=== 抜粋本文 ===

命の水に渇く
Thirsty for the Water of Life
October 11, 2023
ジョージ・ソシク
イエスは、十字架につけられて息を引き取る直前、「わたしは渇く 」と言われました。(ヨハネ19:28) 喉が渇いていたのは間違いないと思います。しかし、その背後には、何かより深い象徴的な意味もあったのでしょうか。この言葉は、イエスが最も絶望と苦悩に満ちた瞬間に、父の臨在、すなわち、心を静めて慰めを与える命の水である神の御霊の臨在を切に渇望していたことを示しているのでしょうか。
かわいている者はここに来るがよい。いのちの水がほしい者は、価なしにそれを受けるがよい。(黙示録22:17)
この命の水とは何なのでしょうか。どうすればそれを価なしに(ただで)受け取れるのでしょう。
聖書はしばしば、人生の苦難から解放されたいという切望を、肉体的・霊的な渇きに例えています。私たちが渇望する慰めと休息をもたらす「命の水」や「生ける水」のイメージが、神の御霊の比喩として使われているのです。
水は、人間の生命維持に欠かせないものです。水分は体重の約3分の2を占めており、以下に挙げるような、生命維持に必要な様々な役割を果たしています。
- 体温を調節する
- 老廃物を洗い流す
- 目や鼻、口の組織の潤いを保つ
- 臓器や組織を保護する
- 栄養素と酸素を細胞に運び、その成長と増殖を支える
- 関節を潤滑に保つ
- ミネラルや栄養素を溶解して、体内に取り込みやすくする
- 消化機能や脳機能を助ける
食べ物がなくても1ヶ月、あるいは2ヶ月でも生きられますが、水がなければ3日ほどしか生きられません。また、私たちは喉の渇きを感じるようにできており、それによって、水分補給の必要性を満たすため、飲み物、特に水を摂取したくなるし、その欲求はほぼ強制的に生まれます。
実を言えば、私は渇きがどんなものか、よく知っています。8年以上にわたって腎臓の人工透析を受けており、毎日喉の渇きと戦ってきたからです。どういうことか説明しましょう。腎不全があると、尿を体外へ出す機能が低下するため、私はもう何年も排尿していません。私が摂取した水分は、腎臓によって体外に排出されることがないため、週3回の透析治療の際に、血液中からろ過によって除去される必要があります。次の治療までの間に体が処理できる水分量や、透析中にろ過できる水分量には限度があるため、水分摂取量が制限されており、私の場合、1日に適度なサイズのコップ2杯の水分しか摂ることができません。そのようなわけで、私は常に喉の渇きと戦っているのです。私が飲み物を飲む時には、必ずそれを楽しみ、一滴残らず味わうようにしています。夏の間は特に、冷たい飲み物がもっと欲しくなりますが、そうするわけにはいきません。プールや川といった爽やかな水のそばにいると、たとえ一滴も飲むことはできなくても、爽快感を味わうためだけに、その中に飛び込んでどっぷり浸かりたくなります。

===

§ **課題 A**
抜粋本文について、次の問いに答えなさい。
(i) 水分は体重のおよそどれくらいを占めているか。
(ii) 水がなければ、人はどのくらいしか生きられないとされているか。
(iii) 筆者が1日に摂ることのできる水分量はどれだけか。
§ **課題 B**
抜粋本文から、「水は、人間の生命維持に欠かせ」から「どっぷり浸かりたくなります。」までの部分を、「どっぷり浸かりたくなります。」も含めて正確に書き写しなさい。
§ **課題 C**
抜粋本文によると、筆者の水分摂取量が制限されているのはなぜか。1〜3文で説明しなさい。

=== データ内容 ===

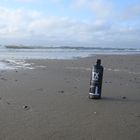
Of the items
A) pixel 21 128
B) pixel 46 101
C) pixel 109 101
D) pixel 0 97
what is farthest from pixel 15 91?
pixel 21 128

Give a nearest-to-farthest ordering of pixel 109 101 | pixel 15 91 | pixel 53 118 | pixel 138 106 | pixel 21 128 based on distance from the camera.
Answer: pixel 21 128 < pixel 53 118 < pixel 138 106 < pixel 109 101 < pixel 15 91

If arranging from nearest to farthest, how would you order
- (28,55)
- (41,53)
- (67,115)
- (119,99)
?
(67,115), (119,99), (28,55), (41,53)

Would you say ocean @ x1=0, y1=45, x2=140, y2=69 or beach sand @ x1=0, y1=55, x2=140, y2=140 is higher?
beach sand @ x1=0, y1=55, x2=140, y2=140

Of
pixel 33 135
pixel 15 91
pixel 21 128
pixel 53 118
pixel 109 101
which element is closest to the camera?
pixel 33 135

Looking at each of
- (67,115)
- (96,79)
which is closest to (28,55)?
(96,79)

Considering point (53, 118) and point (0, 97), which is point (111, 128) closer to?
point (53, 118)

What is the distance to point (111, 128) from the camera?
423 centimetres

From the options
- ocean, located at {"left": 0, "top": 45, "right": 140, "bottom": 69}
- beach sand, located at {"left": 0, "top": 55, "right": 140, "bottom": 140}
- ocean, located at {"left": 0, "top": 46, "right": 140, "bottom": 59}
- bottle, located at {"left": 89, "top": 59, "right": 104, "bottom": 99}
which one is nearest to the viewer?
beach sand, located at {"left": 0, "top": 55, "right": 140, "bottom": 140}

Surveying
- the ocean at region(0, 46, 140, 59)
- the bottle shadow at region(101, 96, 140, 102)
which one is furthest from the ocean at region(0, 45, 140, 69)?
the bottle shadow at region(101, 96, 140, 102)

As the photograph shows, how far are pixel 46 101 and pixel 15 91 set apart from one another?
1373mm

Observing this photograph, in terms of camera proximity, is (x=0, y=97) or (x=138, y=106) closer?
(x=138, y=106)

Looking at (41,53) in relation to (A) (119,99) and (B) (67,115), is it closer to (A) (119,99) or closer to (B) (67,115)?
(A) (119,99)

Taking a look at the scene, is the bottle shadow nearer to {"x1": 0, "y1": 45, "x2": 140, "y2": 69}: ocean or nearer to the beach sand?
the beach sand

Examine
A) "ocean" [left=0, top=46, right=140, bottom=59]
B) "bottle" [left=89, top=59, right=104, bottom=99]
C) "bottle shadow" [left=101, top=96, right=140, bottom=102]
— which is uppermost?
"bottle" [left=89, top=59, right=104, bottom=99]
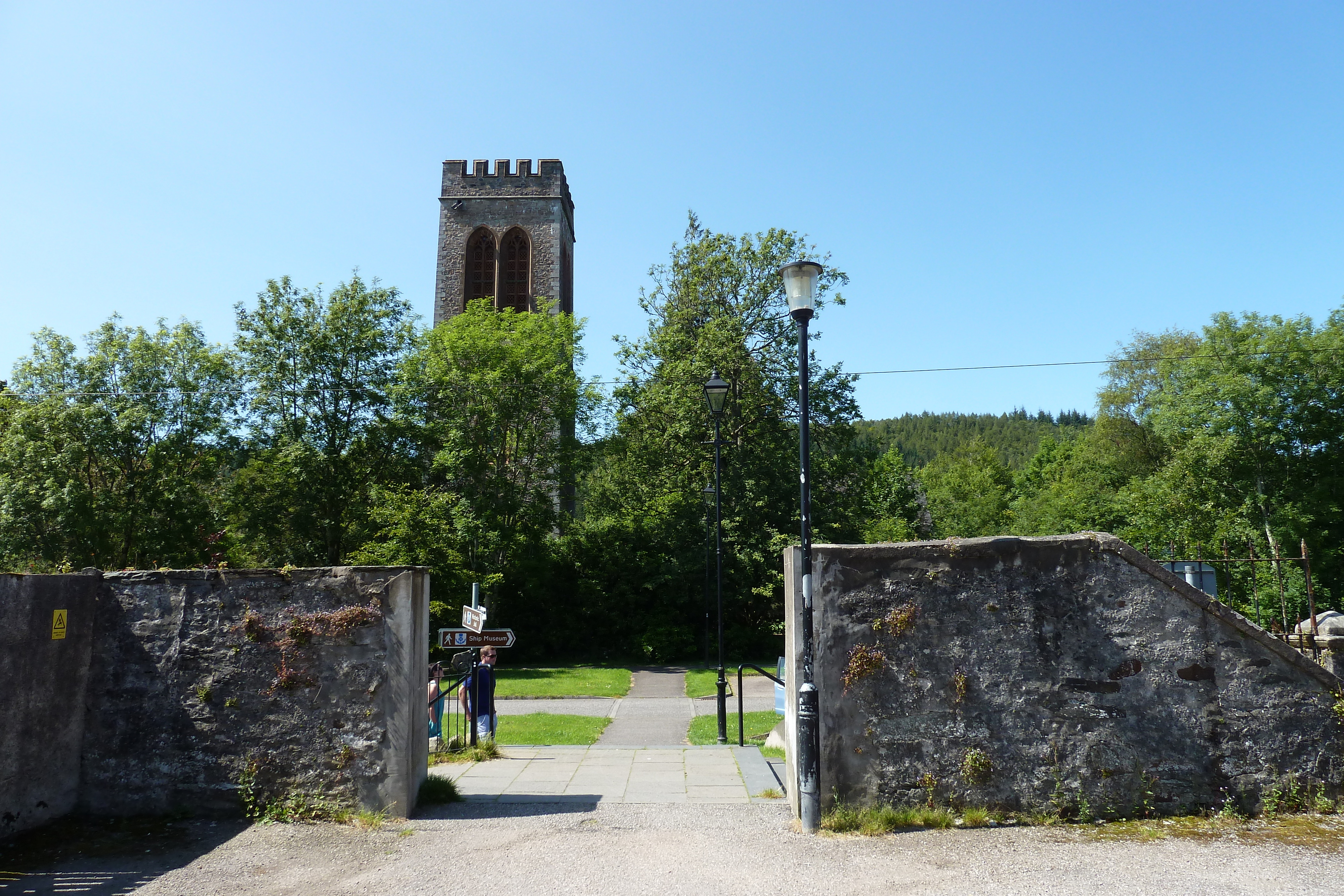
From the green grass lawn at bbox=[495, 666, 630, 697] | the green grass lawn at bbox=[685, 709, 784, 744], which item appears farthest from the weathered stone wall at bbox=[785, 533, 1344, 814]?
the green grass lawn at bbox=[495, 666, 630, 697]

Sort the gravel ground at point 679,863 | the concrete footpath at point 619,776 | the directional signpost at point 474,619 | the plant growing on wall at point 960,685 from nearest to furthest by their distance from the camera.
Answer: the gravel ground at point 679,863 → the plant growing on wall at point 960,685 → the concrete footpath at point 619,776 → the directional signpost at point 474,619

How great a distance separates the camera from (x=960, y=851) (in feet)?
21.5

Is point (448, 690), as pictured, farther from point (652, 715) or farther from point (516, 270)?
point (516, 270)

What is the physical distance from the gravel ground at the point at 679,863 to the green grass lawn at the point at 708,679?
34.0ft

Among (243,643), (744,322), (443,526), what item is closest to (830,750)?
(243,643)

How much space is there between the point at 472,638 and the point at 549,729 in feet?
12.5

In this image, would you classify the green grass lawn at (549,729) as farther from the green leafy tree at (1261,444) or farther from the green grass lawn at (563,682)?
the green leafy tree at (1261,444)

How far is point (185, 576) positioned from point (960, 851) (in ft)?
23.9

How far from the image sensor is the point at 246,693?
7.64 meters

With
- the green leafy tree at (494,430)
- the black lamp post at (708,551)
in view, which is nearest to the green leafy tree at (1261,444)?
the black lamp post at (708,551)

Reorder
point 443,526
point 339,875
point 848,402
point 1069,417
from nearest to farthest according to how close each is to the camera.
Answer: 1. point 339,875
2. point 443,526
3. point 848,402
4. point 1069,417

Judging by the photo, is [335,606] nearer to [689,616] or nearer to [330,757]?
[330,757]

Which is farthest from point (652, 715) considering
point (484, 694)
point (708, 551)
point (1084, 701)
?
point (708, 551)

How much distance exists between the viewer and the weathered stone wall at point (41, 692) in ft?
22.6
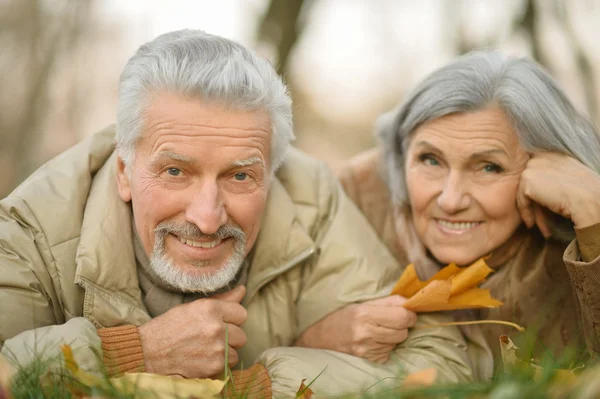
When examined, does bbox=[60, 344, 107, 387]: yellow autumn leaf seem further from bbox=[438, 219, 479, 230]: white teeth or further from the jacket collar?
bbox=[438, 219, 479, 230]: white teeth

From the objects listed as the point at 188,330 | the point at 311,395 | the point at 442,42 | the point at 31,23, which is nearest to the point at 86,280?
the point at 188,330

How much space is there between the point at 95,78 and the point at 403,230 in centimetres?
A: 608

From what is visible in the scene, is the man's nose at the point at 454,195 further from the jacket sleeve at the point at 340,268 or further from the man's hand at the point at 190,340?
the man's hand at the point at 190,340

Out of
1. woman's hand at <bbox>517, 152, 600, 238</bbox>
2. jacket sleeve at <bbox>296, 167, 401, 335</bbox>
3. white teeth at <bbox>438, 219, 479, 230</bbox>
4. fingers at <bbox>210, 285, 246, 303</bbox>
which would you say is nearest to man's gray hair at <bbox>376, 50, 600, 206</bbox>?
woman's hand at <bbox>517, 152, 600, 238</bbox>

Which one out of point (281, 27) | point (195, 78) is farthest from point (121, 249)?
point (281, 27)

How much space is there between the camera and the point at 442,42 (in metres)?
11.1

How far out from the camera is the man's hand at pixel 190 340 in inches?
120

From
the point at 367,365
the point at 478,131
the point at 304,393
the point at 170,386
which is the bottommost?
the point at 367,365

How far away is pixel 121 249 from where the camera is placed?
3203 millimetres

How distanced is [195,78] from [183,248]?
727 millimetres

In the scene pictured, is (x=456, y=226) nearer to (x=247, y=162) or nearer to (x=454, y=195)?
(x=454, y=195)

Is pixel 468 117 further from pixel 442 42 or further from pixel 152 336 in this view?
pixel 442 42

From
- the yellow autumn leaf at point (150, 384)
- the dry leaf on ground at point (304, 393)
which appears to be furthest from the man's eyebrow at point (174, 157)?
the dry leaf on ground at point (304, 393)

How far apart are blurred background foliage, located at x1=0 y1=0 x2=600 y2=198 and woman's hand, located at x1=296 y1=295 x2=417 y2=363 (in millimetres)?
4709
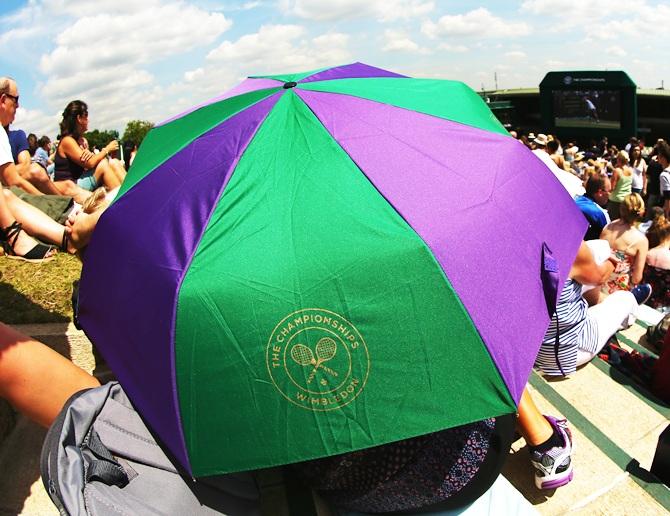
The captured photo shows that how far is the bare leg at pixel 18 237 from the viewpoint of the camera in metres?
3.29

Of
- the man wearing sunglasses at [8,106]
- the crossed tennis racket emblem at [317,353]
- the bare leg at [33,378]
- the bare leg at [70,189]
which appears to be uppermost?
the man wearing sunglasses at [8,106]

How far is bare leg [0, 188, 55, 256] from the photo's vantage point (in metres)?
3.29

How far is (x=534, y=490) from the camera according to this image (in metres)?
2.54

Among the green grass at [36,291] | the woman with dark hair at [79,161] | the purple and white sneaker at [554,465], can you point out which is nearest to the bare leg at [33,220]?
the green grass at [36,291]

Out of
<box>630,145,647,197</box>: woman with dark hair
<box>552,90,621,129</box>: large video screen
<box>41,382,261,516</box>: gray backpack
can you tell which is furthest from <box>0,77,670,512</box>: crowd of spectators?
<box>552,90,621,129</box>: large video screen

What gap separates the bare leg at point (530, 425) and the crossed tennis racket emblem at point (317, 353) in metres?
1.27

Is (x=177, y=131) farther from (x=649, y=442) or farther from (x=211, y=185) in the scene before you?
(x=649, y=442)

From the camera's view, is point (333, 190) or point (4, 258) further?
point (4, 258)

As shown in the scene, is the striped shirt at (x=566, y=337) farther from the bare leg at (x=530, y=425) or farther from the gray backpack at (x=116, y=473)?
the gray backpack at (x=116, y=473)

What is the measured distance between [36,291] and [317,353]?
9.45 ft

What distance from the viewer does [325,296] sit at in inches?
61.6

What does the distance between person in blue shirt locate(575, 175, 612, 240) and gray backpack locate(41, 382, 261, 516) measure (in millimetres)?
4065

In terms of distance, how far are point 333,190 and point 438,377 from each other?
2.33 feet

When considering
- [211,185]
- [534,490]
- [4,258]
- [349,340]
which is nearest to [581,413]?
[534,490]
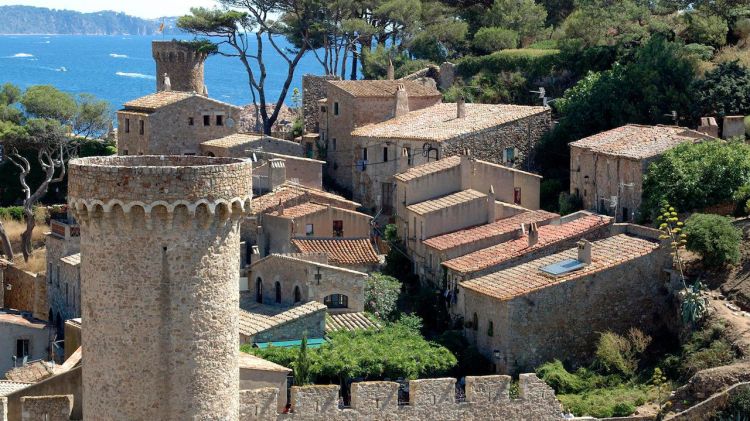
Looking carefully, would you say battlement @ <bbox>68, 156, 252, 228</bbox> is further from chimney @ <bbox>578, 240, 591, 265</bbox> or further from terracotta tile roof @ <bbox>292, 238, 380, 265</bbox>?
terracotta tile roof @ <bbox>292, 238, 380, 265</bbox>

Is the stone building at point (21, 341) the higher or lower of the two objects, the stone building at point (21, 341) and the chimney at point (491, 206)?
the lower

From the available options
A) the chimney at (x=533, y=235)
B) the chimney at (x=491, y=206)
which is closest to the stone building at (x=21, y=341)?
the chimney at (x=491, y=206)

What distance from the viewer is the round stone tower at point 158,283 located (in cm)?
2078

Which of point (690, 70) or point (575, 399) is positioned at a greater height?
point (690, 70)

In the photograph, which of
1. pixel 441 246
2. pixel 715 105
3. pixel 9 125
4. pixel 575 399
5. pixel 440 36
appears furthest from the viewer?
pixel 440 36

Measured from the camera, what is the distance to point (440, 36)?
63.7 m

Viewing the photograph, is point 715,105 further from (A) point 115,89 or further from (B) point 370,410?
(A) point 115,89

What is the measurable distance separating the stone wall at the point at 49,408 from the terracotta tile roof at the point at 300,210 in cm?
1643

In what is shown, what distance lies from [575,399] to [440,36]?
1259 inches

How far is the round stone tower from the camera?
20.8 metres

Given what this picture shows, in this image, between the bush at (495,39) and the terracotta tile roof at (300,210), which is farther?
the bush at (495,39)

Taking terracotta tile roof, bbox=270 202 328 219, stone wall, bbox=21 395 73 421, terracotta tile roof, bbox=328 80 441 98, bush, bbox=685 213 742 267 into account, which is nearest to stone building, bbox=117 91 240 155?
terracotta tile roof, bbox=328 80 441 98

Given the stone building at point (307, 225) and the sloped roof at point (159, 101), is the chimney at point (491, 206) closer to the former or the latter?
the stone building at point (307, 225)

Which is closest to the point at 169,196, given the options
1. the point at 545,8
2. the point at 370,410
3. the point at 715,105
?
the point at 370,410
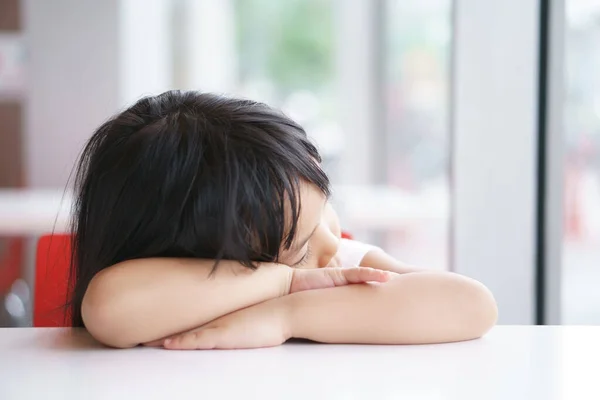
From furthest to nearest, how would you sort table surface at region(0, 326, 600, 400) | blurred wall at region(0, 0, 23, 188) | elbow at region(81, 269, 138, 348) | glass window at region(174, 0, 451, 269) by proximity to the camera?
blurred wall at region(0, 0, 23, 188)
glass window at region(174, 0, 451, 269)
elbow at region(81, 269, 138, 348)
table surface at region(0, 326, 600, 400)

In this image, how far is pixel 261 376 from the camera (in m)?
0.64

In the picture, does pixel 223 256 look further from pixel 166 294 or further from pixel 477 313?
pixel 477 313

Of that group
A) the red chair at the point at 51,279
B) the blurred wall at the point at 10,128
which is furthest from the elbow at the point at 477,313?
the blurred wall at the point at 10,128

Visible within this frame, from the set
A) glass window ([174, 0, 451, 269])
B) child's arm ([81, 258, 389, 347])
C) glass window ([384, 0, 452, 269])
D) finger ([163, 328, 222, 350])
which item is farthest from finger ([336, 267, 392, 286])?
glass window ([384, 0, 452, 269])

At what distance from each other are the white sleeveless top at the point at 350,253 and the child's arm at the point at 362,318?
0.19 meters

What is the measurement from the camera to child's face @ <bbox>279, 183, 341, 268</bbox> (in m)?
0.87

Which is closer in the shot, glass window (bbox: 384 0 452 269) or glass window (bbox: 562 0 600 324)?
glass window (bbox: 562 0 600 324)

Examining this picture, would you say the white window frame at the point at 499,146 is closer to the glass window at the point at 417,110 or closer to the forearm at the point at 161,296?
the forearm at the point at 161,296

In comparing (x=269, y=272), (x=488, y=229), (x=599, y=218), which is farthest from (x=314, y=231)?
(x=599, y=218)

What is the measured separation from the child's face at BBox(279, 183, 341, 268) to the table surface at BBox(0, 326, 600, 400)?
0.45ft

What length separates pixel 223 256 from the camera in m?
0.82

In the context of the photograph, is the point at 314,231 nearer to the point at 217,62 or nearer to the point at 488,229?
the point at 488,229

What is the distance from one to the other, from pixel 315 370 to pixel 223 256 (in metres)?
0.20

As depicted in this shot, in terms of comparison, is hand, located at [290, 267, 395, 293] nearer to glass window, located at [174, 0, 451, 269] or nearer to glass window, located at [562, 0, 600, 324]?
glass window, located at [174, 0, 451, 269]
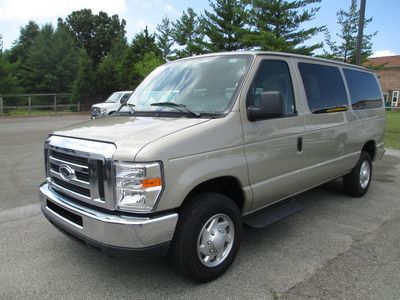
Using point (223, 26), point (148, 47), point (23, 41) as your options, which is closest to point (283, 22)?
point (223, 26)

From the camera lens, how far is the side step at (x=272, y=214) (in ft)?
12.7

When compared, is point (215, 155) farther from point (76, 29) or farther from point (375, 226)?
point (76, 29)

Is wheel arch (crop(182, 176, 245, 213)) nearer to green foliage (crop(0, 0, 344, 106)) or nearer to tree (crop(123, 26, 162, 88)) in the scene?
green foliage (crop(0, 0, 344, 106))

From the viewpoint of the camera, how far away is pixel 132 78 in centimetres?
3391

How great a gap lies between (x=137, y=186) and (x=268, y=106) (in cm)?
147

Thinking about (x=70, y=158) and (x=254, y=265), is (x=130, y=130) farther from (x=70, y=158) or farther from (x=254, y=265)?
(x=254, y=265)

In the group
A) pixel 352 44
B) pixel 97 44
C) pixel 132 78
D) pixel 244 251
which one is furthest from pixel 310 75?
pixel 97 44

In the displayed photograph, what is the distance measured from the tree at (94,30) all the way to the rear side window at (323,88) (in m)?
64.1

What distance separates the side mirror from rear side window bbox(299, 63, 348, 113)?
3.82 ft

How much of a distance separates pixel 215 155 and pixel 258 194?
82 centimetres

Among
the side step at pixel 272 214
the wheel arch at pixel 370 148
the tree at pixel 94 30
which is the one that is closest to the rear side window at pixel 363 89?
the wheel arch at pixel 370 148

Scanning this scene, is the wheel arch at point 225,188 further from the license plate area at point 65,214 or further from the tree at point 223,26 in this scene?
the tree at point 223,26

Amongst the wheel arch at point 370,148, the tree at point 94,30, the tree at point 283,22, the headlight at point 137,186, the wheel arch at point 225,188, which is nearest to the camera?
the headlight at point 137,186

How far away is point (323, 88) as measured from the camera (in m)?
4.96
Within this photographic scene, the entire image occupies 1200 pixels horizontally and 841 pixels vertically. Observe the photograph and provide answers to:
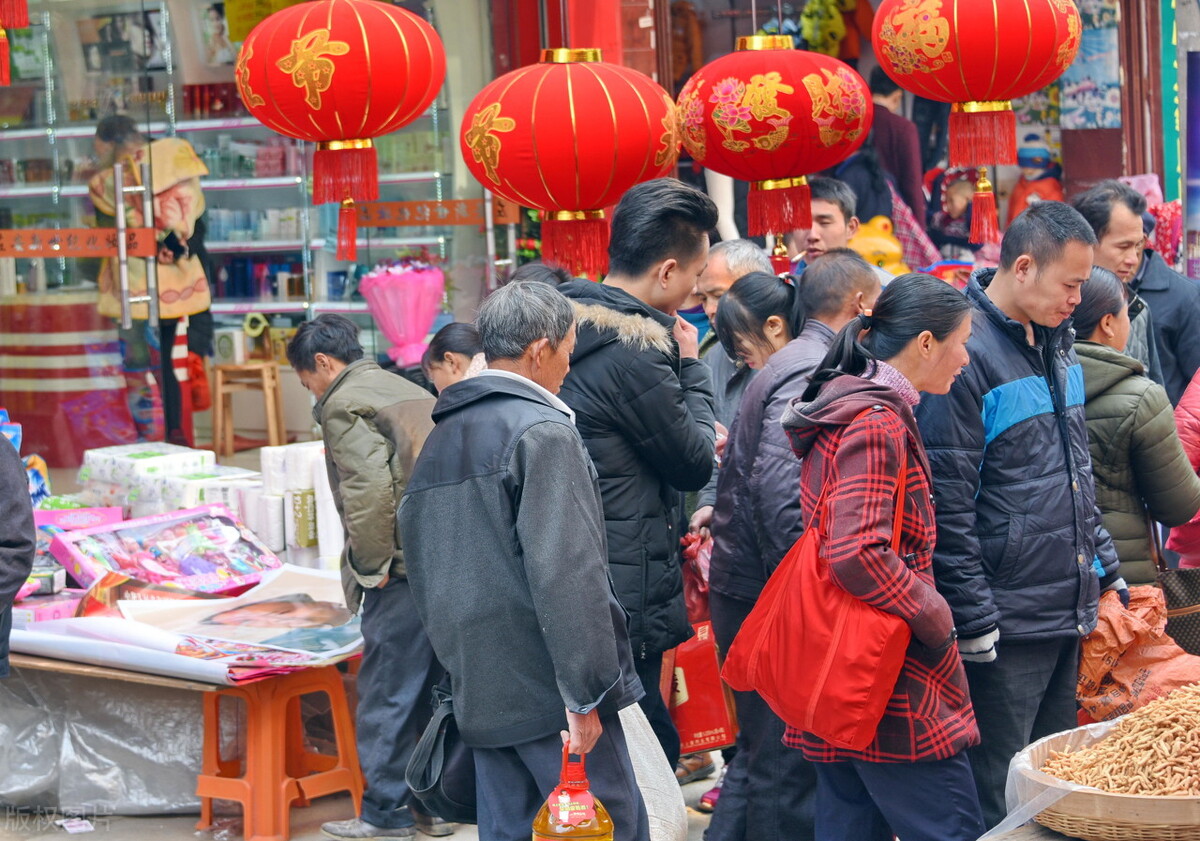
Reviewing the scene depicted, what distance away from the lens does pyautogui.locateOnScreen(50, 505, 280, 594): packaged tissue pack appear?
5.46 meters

===

§ **解答 A**
(i) 約3分の2
(ii) 3日ほど
(iii) 適度なサイズのコップ2杯

§ **解答 B**
水は、人間の生命維持に欠かせないものです。水分は体重の約3分の2を占めており、以下に挙げるような、生命維持に必要な様々な役割を果たしています。
- 体温を調節する
- 老廃物を洗い流す
- 目や鼻、口の組織の潤いを保つ
- 臓器や組織を保護する
- 栄養素と酸素を細胞に運び、その成長と増殖を支える
- 関節を潤滑に保つ
- ミネラルや栄養素を溶解して、体内に取り込みやすくする
- 消化機能や脳機能を助ける
食べ物がなくても1ヶ月、あるいは2ヶ月でも生きられますが、水がなければ3日ほどしか生きられません。また、私たちは喉の渇きを感じるようにできており、それによって、水分補給の必要性を満たすため、飲み物、特に水を摂取したくなるし、その欲求はほぼ強制的に生まれます。
実を言えば、私は渇きがどんなものか、よく知っています。8年以上にわたって腎臓の人工透析を受けており、毎日喉の渇きと戦ってきたからです。どういうことか説明しましょう。腎不全があると、尿を体外へ出す機能が低下するため、私はもう何年も排尿していません。私が摂取した水分は、腎臓によって体外に排出されることがないため、週3回の透析治療の際に、血液中からろ過によって除去される必要があります。次の治療までの間に体が処理できる水分量や、透析中にろ過できる水分量には限度があるため、水分摂取量が制限されており、私の場合、1日に適度なサイズのコップ2杯の水分しか摂ることができません。そのようなわけで、私は常に喉の渇きと戦っているのです。私が飲み物を飲む時には、必ずそれを楽しみ、一滴残らず味わうようにしています。夏の間は特に、冷たい飲み物がもっと欲しくなりますが、そうするわけにはいきません。プールや川といった爽やかな水のそばにいると、たとえ一滴も飲むことはできなくても、爽快感を味わうためだけに、その中に飛び込んでどっぷり浸かりたくなります。

§ **解答 C**
筆者は腎不全のため、摂取した水分が腎臓から体外に排出されない。そのため、週3回の透析治療で血液中からろ過して除去する必要がある。しかし、次の治療までに体が処理できる水分量にも、透析中にろ過できる水分量にも限度があるので、摂取量が制限されている。